Extracted records
####################

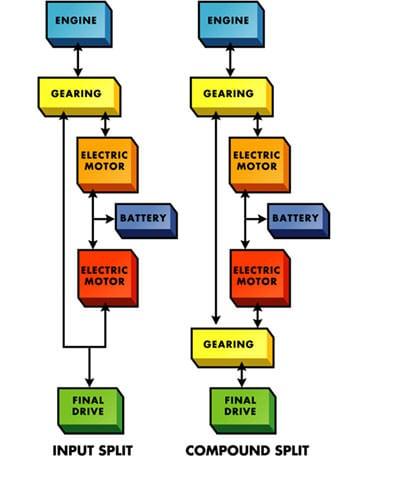 输入式功率分流与复合式功率分流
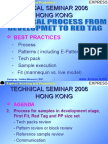 Technical Proces From Development to Red Tag ( English -1220 )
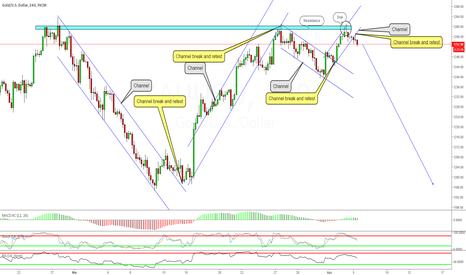 XAUUSD: XAUUSD TREND FOLLOWING
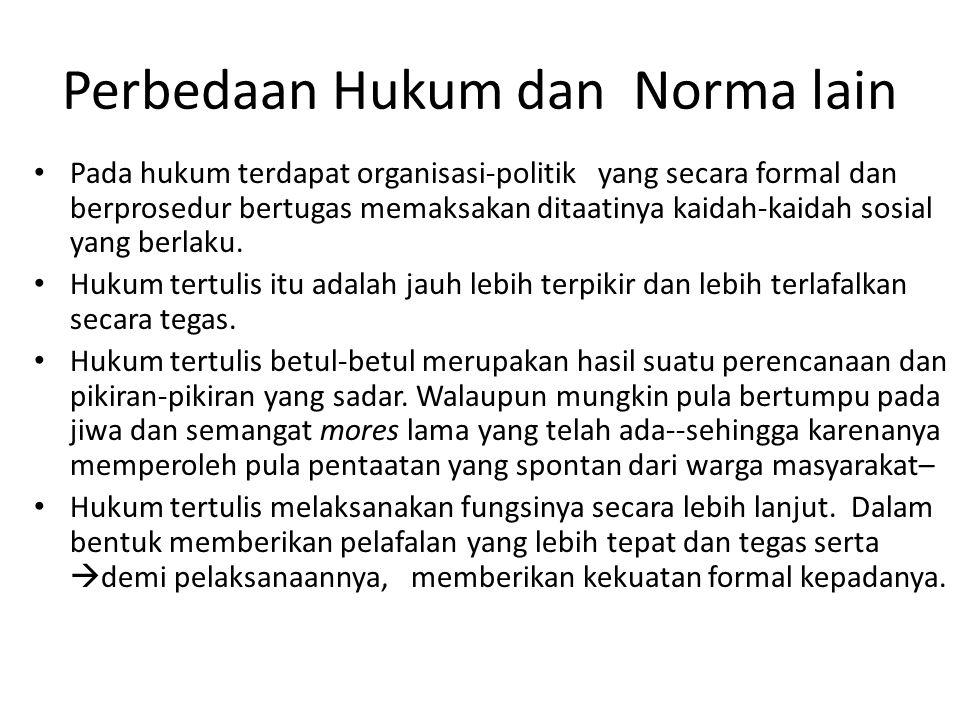 Perbedaan Hukum dan Norma lain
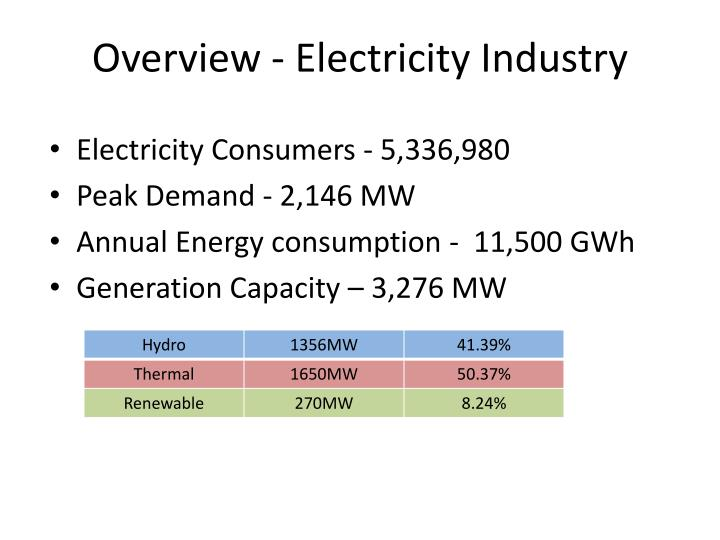 Overview electricity industry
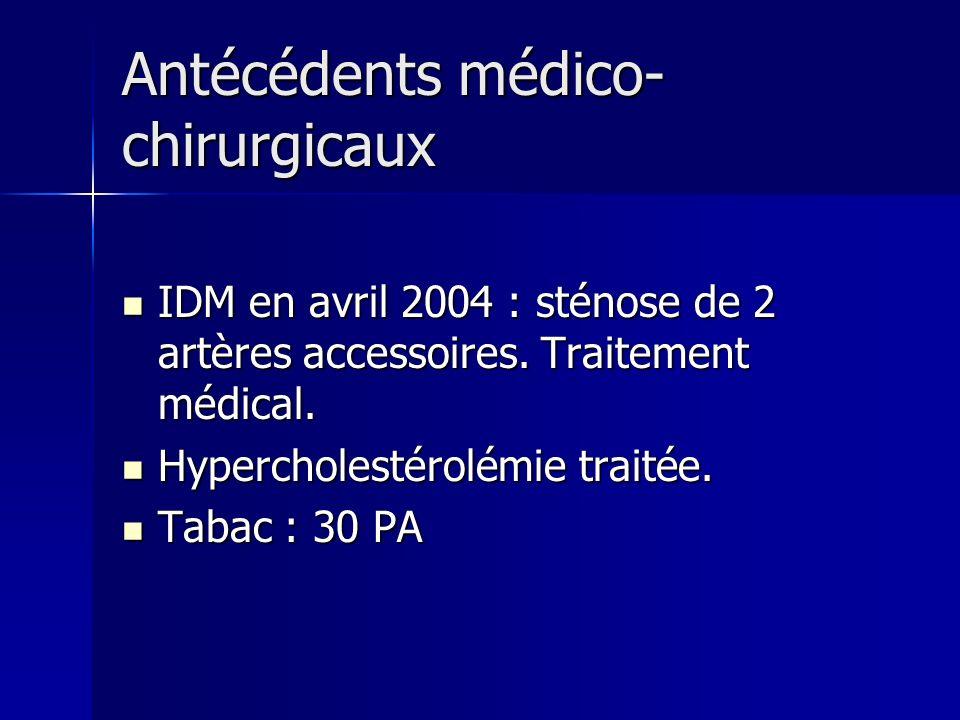 Antécédents médico- chirurgicaux Antécédents médico- chirurgicaux IDM en avril 2004 : sténose de 2 artères accessoires. Traitement médical. IDM en avr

####################

Reproduce every record verbatim, please. Omit the images.

 输入式功率分流与复合式功率分流
 Technical Proces From Development to Red Tag ( English -1220 )
 XAUUSD: XAUUSD TREND FOLLOWING
 Perbedaan Hukum dan Norma lain
 Overview electricity industry
 Antécédents médico- chirurgicaux Antécédents médico- chirurgicaux IDM en avril 2004 : sténose de 2 artères accessoires. Traitement médical. IDM en avr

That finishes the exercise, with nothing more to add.